Morning News Memo
It's a problem any company would dearly love to have. How do you handle a global surge in demand? All those long lines and frenzied fans may have Apple scrambling to meet orders for the iPhone 5, which goes on sale today. Apple is expecting the biggest phone launch ever. The company could sell 10 million iPhone 5s by the end of September. The iPhone 5 is being rolled out first in the U.S., Canada, Australia, Germany, France, Hong Kong, Japan, Singapore and the U.K. The new smart phone goes on sale next week in 22 more countries. Apple stock has surged 70% this year. There are grumbles to be sure, especially about Apple's decision to replace Google's map app with its own version. ABC News Technology editor Joanna Stern has the latest.
Over at Microsoft, they're worried about hackers. There's a new update to the Internet Explorer browser to fix a security problem that could expose personal computers to hacking attacks. A permanent repair to the security flaw is expected today. Microsoft began offering a temporary patch for the problem earlier this week on a part of its website set up for technical issues. The permanent solution to the problem will be automatically installed on PCs running on Microsoft's Windows operating system if the machine is set up to receive important updates. Microsoft is urging PC users who haven't enabled their machines for automatic updates to retrieve and install the permanent patch as soon as possible.
Do you have a rainy day fund? Ask almost any personal finance expert and you'll be told it's a really good idea to put aside money for emergencies.

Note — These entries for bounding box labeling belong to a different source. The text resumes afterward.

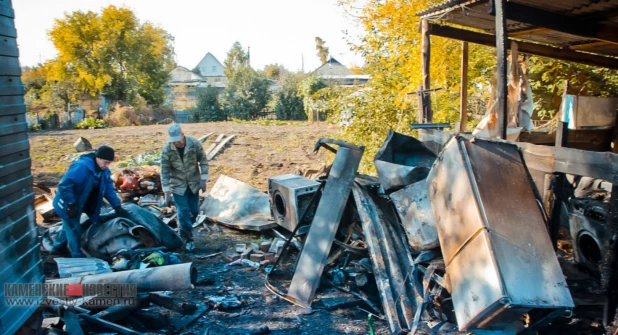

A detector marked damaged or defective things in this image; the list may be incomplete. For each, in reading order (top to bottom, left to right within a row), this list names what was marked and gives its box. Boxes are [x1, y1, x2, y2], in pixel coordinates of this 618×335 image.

smoke-damaged material [370, 131, 434, 194]
smoke-damaged material [47, 264, 196, 292]
smoke-damaged material [200, 176, 274, 231]
damaged washing machine [268, 175, 320, 232]
smoke-damaged material [286, 138, 364, 308]
smoke-damaged material [348, 185, 422, 334]
smoke-damaged material [390, 180, 438, 251]
smoke-damaged material [426, 136, 572, 330]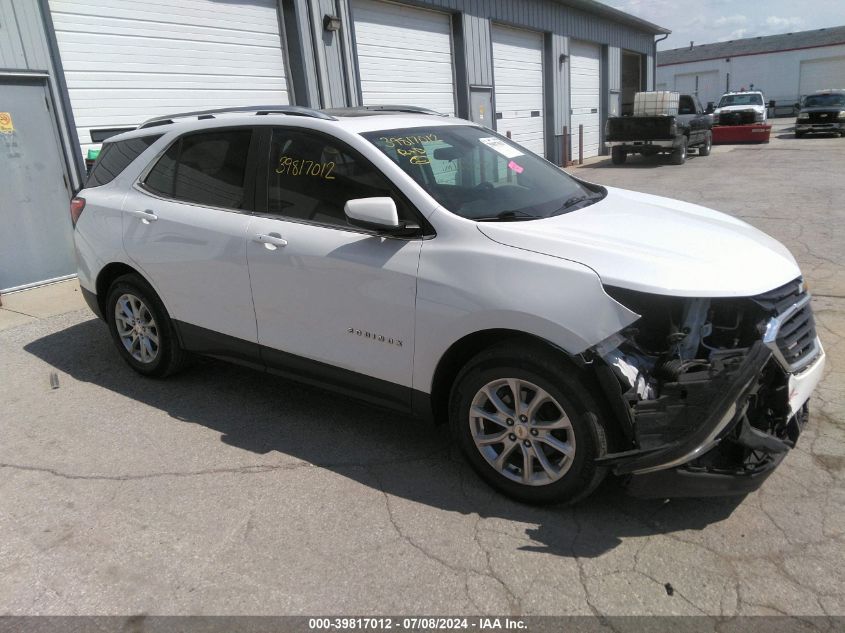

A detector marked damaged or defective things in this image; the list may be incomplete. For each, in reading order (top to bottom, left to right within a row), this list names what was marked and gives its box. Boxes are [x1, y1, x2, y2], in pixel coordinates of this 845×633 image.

front-end collision damage [584, 278, 820, 496]
cracked bumper [600, 344, 824, 496]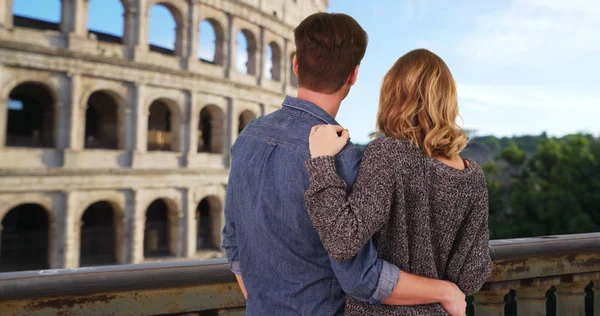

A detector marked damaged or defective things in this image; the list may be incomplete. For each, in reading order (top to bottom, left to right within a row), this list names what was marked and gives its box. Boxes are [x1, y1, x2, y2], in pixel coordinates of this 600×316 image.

rusty metal railing [0, 232, 596, 316]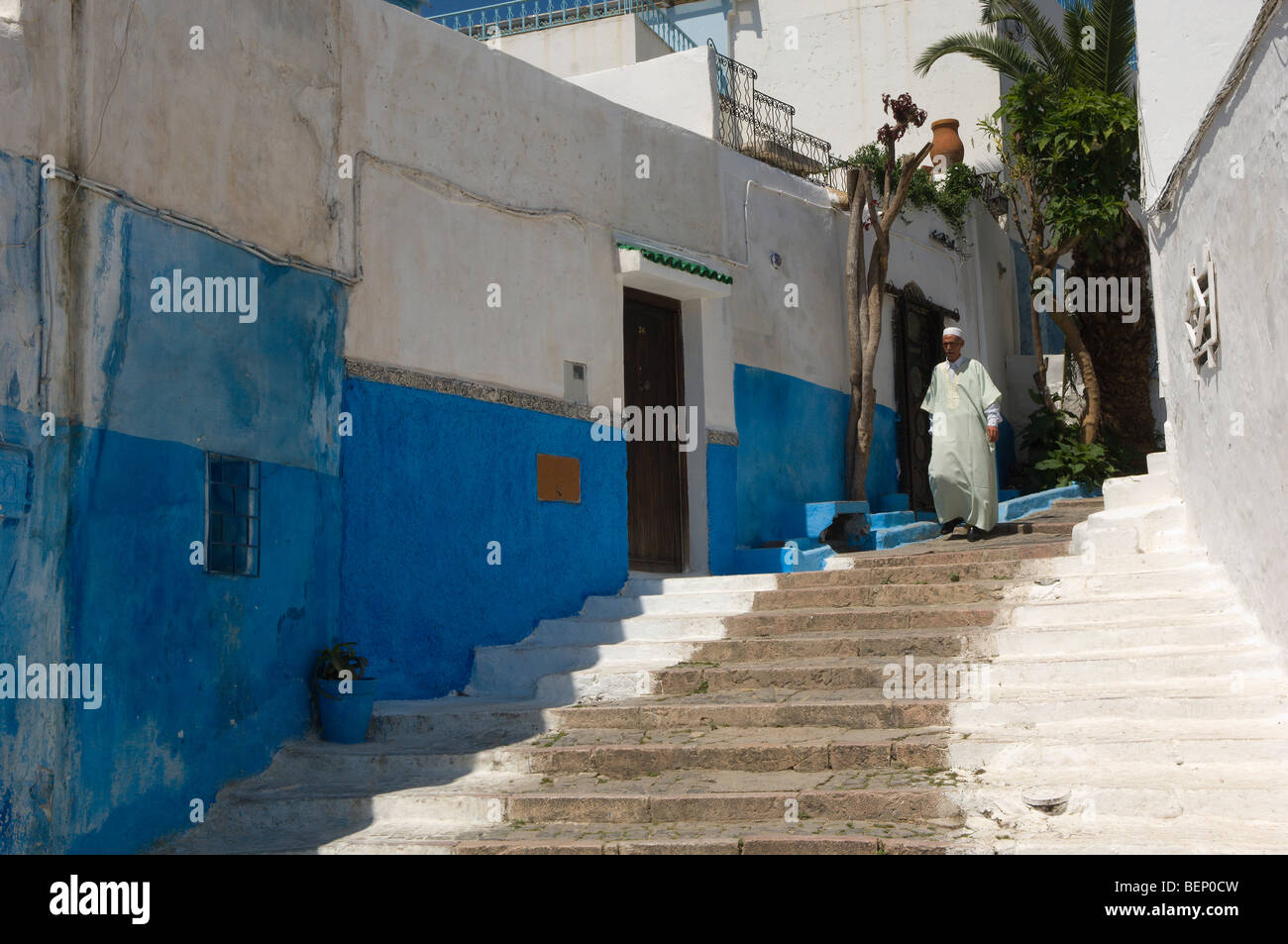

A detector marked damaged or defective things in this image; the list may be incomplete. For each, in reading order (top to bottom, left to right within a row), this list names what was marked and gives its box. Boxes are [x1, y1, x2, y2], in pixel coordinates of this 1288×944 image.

rusty metal plate on wall [535, 453, 582, 504]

A new survey by the American Payroll Association finds 68% of Americans live paycheck to paycheck. Respondents were asked how difficult it would be to meet their current financial obligations if their paychecks were delayed for a week. Most said they would find it somewhat or very difficult to meet their financial obligations if their paychecks were delayed. Payday loan stores market to consumers who are stretched thin and have no savings. But most charge very high fees.
Royal Dutch Shell hopes to tap into a huge new potential source of oil off the north coast of Alaska. Federal officials have given Shell approval for limited work in the Beaufort Sea. A Shell drill ship, the Kulluk, is positioned in the Beaufort waiting for the whaling season to end. After many months of study, the Bureau of Safety and Environmental Enforcement already gave Shell approval for similar work in the Chukchi Sea. The company can't drill into petroleum zones until its spill response barge is in place. A containment dome on the barge was damaged in tests last weekend. Shell says it will drill pilot holes and perform other well preparation work this year. The company hopes to tap into an estimated 26 billion barrels of recoverable oil and 130 trillion cubic feet of natural gas in U.S. Arctic waters.